To enable characterization of large conformational changes within the limited timescales commonly accessible to MD simulations, and to evaluate the extent to which ligands with different efficacies affect the free-energy landscape of GPCRs, we implemented a computational strategy employing a combination of different adaptive biasing techniques. Specifically, we used well-tempered metadynamics [24] to identify metastable states of a GPCR along putative activation pathways between inactive and active crystallographic states determined by adiabatic biased MD. We tested the accuracy of this strategy in reproducing crystallographic [19], [21] and/or spectroscopic [7][9] data available for the B2AR in its interaction with either a full agonist (i.e., epinephrine), a weak partial agonist (i.e., dopamine), a very weak partial agonist (i.e., catechol), two inverse agonists (i.e. ICI-118,551 and carazolol), or one neutral antagonist (i.e., alprenolol).
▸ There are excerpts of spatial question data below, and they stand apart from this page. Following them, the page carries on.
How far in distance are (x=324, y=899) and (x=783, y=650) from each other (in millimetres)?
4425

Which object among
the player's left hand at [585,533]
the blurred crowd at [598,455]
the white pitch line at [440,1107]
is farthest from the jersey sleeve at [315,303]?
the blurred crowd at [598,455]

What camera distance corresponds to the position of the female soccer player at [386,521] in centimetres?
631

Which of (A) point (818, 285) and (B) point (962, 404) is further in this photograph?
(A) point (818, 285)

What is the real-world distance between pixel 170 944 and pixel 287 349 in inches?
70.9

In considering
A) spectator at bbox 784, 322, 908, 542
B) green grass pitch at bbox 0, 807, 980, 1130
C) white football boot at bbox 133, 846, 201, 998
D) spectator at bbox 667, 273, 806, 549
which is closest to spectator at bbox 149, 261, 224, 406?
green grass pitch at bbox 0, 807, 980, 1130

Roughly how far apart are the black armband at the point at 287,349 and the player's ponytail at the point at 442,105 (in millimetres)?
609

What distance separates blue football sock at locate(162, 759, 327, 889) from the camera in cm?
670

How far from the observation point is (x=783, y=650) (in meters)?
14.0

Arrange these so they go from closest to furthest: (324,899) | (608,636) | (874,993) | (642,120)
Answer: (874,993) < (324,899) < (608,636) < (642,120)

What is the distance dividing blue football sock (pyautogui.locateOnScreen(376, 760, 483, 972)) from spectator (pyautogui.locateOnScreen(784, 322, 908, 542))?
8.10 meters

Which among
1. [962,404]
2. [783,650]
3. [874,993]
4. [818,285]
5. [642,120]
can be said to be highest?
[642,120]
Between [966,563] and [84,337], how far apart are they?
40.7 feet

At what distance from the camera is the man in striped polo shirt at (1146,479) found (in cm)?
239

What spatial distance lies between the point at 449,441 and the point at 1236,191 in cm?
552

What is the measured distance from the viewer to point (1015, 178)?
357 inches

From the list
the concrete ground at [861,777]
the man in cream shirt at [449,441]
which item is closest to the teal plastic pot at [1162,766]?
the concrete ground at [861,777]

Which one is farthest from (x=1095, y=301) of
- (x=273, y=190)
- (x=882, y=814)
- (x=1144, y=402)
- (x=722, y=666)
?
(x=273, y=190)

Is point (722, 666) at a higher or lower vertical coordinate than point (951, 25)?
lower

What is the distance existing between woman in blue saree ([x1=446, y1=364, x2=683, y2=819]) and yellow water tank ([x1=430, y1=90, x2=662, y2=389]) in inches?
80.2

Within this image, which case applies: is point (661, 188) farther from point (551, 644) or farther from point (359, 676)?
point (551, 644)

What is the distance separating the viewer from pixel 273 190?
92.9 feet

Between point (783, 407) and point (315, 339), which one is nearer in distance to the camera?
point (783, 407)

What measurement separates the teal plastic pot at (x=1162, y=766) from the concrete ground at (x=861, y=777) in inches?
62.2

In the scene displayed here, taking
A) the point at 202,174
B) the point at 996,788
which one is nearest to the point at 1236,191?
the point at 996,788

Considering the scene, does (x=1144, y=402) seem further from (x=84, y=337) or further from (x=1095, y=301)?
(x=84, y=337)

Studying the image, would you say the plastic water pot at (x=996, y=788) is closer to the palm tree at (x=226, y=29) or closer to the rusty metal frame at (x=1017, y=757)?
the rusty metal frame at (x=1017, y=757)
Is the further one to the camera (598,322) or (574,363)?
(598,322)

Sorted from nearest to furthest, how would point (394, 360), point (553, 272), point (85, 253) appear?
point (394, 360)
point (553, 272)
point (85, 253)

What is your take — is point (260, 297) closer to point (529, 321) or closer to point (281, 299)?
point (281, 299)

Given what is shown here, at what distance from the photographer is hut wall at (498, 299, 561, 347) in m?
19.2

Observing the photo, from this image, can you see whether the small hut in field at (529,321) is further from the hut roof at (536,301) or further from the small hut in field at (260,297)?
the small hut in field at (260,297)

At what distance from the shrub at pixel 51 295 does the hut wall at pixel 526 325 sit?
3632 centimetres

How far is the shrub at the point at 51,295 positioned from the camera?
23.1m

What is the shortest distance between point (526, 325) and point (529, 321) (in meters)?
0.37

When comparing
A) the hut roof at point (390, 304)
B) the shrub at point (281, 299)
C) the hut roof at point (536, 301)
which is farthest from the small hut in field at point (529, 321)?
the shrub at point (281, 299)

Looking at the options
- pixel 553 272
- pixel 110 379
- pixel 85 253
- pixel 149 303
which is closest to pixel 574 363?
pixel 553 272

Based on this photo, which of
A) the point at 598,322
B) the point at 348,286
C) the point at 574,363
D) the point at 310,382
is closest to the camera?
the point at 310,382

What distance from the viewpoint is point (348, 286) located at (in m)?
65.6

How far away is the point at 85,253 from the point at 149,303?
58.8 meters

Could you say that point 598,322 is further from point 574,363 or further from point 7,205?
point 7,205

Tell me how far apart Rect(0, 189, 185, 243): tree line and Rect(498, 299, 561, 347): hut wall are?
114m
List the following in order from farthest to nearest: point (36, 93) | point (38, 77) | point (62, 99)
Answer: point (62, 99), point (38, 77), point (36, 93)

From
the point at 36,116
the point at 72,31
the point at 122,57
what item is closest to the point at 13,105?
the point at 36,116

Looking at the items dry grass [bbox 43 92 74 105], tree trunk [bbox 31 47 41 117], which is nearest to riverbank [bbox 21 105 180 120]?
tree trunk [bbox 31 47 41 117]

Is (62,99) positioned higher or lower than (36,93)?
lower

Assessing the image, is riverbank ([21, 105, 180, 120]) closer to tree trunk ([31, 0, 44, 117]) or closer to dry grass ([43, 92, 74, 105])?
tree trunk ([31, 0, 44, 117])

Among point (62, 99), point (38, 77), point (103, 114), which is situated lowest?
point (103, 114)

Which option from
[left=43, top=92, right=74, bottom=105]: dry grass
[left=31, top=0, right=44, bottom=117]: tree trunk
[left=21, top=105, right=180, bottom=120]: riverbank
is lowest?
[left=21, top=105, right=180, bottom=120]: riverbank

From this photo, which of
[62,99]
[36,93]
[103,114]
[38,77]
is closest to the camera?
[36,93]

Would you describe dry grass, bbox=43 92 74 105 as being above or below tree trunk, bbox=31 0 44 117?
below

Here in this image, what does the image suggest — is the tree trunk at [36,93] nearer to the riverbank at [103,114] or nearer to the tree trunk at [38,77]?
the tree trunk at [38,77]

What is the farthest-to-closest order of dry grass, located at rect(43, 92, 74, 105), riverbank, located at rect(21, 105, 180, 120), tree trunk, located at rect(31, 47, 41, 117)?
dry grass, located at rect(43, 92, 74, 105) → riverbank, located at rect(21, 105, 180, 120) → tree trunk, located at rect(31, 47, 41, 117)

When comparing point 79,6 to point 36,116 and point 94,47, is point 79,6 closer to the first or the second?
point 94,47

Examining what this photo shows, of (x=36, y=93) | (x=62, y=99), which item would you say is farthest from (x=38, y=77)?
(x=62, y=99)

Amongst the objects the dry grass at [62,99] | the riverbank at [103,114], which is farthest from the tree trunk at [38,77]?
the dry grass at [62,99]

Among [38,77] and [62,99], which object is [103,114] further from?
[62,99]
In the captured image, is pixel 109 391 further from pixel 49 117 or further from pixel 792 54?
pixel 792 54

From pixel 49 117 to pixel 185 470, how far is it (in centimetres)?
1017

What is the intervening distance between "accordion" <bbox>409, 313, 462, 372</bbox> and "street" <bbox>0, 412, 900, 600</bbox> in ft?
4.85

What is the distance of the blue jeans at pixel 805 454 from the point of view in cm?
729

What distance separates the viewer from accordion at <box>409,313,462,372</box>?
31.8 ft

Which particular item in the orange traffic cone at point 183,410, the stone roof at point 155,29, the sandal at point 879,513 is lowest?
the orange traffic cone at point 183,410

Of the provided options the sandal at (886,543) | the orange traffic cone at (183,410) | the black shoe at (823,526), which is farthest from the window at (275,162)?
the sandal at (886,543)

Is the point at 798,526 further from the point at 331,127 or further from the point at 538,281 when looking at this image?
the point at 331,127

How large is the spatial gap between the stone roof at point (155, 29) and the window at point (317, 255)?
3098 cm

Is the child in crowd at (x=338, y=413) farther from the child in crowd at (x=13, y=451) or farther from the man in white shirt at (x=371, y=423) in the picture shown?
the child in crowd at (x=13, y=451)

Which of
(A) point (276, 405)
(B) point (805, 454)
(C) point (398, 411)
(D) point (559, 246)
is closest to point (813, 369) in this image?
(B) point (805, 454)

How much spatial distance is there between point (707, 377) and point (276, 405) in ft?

The results show a clear ligand-induced modulation of the free-energy landscape of the receptor with shifts in the conformational equilibrium towards inactive or active conformations depending on the physiological response elicited by the simulated ligand.

Materials and Methods

System and Simulation Setup

A model of the B2AR (Figure S1 was prepared starting from one of the available crystal structures of this receptor (PDB ID: 2RH1), removing the lysozyme insertion, and modeling the missing intracellular loop 3 (IL3) with the Rosetta ab-initio loop modeling protocol [25]. The intracellular loop 2 (IL2), which is probably misfolded [26], [27] in the inactive structure of the B2AR (2RH1), but in a helical conformation in the active nanobody-stabilized crystal (3P0G) of the receptor, was also replaced by the lowest-energy Rosetta model with a helical fold. The resulting receptor model was embedded into an explicit 1-palmitoyl-2-oleoyl-sn-glycero-3-phosphocholine (POPC)/10% cholesterol membrane bilayer using a pre-equilibrated 8×8×10 nm patch hydrated with SPC/E water molecules, and the procedure described in [28]. As found in the crystal structure [19], one palmitoyl group was covalently attached to a C-terminal residue (Cys 341) of the receptor before insertion in the membrane. The system was then hydrated with SPC/E water molecules [29] and Na+ and Cl ions were added to ensure charge neutrality.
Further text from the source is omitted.